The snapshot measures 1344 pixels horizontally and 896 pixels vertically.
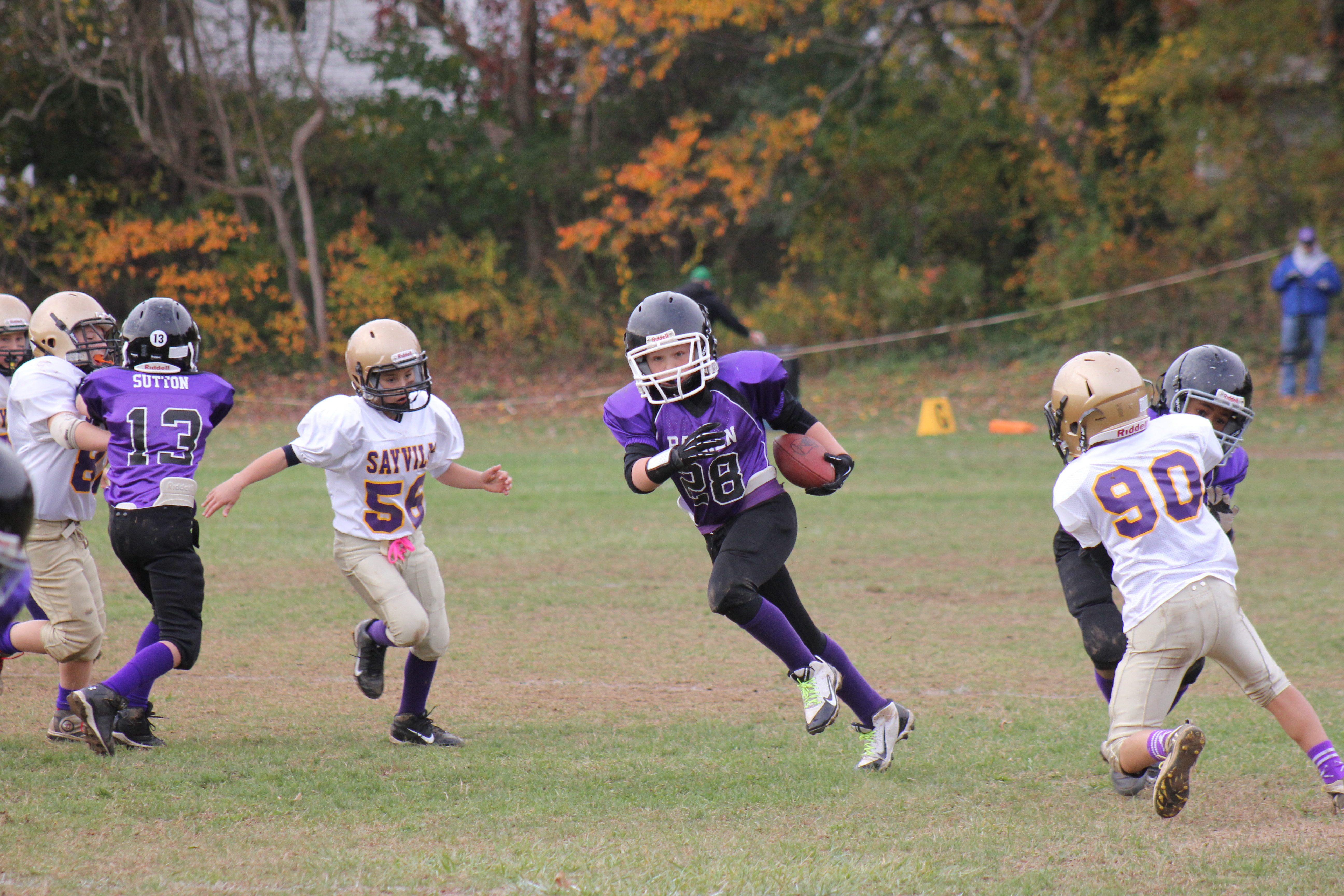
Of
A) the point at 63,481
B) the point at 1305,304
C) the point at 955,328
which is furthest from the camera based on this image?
the point at 955,328

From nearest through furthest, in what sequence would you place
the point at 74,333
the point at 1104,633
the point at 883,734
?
the point at 1104,633 → the point at 883,734 → the point at 74,333

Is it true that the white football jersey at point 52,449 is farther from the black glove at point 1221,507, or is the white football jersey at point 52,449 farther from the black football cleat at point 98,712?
the black glove at point 1221,507

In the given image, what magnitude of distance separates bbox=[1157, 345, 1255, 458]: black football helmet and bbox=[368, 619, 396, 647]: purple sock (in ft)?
10.8

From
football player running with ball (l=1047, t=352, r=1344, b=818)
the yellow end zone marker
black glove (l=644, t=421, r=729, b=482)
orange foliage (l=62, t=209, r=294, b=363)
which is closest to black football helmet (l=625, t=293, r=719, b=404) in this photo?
black glove (l=644, t=421, r=729, b=482)

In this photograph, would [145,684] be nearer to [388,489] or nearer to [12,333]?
[388,489]

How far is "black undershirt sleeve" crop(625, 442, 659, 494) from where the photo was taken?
15.6ft

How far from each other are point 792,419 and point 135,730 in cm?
295

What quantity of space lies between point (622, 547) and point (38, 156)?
1860 cm

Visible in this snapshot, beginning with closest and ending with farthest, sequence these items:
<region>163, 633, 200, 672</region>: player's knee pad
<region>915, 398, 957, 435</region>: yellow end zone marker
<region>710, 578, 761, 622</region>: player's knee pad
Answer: <region>710, 578, 761, 622</region>: player's knee pad
<region>163, 633, 200, 672</region>: player's knee pad
<region>915, 398, 957, 435</region>: yellow end zone marker

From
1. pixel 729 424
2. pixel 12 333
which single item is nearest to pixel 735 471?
pixel 729 424

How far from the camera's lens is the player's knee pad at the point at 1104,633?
4332 mm

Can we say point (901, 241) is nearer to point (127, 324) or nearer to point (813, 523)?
point (813, 523)

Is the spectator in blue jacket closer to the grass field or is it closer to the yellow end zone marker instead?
the yellow end zone marker

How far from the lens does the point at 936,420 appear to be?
16297mm
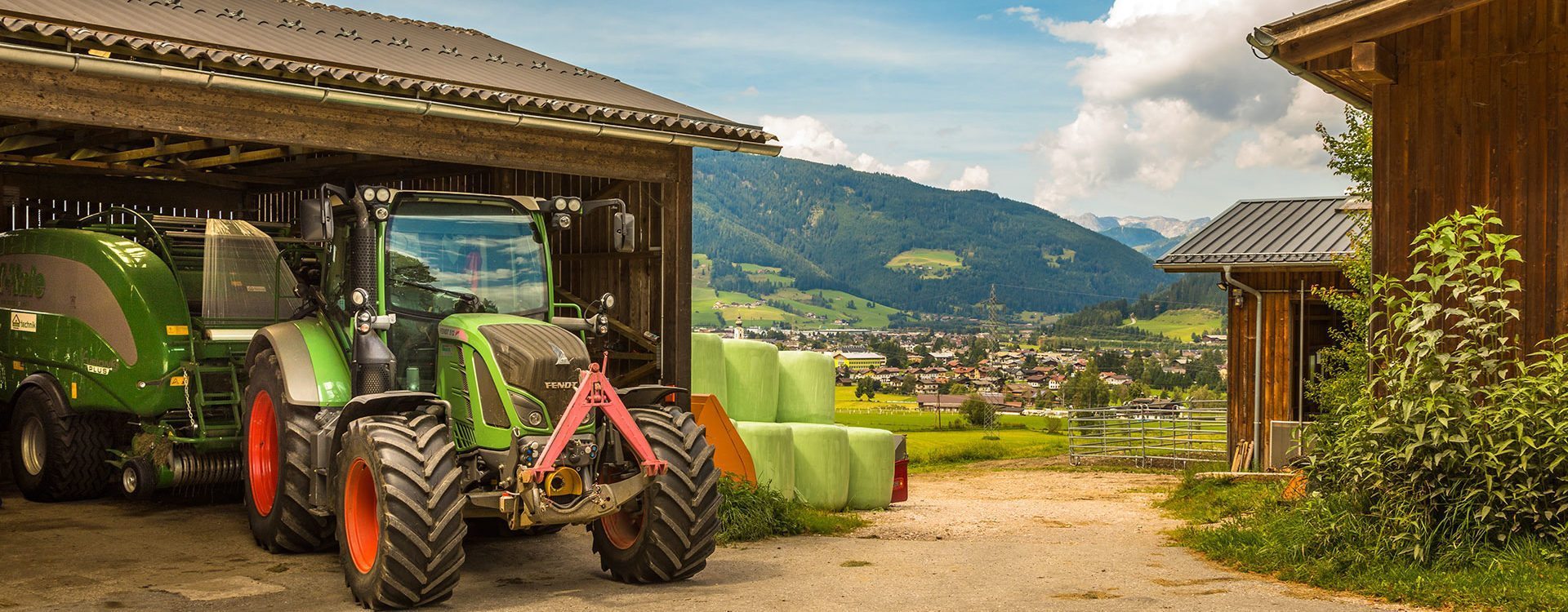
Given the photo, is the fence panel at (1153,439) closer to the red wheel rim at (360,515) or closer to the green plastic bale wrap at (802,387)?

» **EXERCISE INSTRUCTIONS**
Write out all the entries word for word, but skip any images.

» **SOLUTION FOR THIS EXERCISE**
The snapshot measures 1344 pixels horizontally and 896 pixels vertically.
Of
A) the point at 63,481
B) the point at 1305,304
C) the point at 955,328
which is furthest from the camera based on this image?
the point at 955,328

From nearest through furthest, in what sequence would you place
the point at 74,333
the point at 1104,633
the point at 883,734
?
the point at 1104,633 → the point at 883,734 → the point at 74,333

Is it true that the white football jersey at point 52,449 is farther from the black glove at point 1221,507, or is the white football jersey at point 52,449 farther from the black football cleat at point 98,712?
the black glove at point 1221,507

In the given image, what magnitude of distance separates bbox=[1157, 345, 1255, 458]: black football helmet and bbox=[368, 619, 396, 647]: purple sock (in ft)?
10.8

From
football player running with ball (l=1047, t=352, r=1344, b=818)
the yellow end zone marker
black glove (l=644, t=421, r=729, b=482)
orange foliage (l=62, t=209, r=294, b=363)
which is closest to black football helmet (l=625, t=293, r=719, b=404) in this photo?
black glove (l=644, t=421, r=729, b=482)

In this photograph, would [145,684] be nearer to [388,489] or nearer to [12,333]?
[388,489]

How far is "black undershirt sleeve" crop(625, 442, 659, 494) from where the photo was taken?
15.6ft

How far from each other are point 792,419 and point 135,730 in cm?
295

What quantity of space lies between point (622, 547) and point (38, 156)?
1860 cm

Visible in this snapshot, beginning with closest and ending with farthest, sequence these items:
<region>163, 633, 200, 672</region>: player's knee pad
<region>915, 398, 957, 435</region>: yellow end zone marker
<region>710, 578, 761, 622</region>: player's knee pad
Answer: <region>710, 578, 761, 622</region>: player's knee pad
<region>163, 633, 200, 672</region>: player's knee pad
<region>915, 398, 957, 435</region>: yellow end zone marker

From
1. pixel 729 424
2. pixel 12 333
which single item is nearest to pixel 735 471?
pixel 729 424

How far from the camera's lens is the player's knee pad at the point at 1104,633?
4332 mm

Can we say point (901, 241) is nearer to point (127, 324) or nearer to point (813, 523)?
point (813, 523)

Is the spectator in blue jacket closer to the grass field or is it closer to the yellow end zone marker instead?
the yellow end zone marker

How far from the lens does the point at 936,420 appear to be?
16297mm
Given the photo, is the fence panel at (1153,439) closer to the red wheel rim at (360,515) or closer to the green plastic bale wrap at (802,387)?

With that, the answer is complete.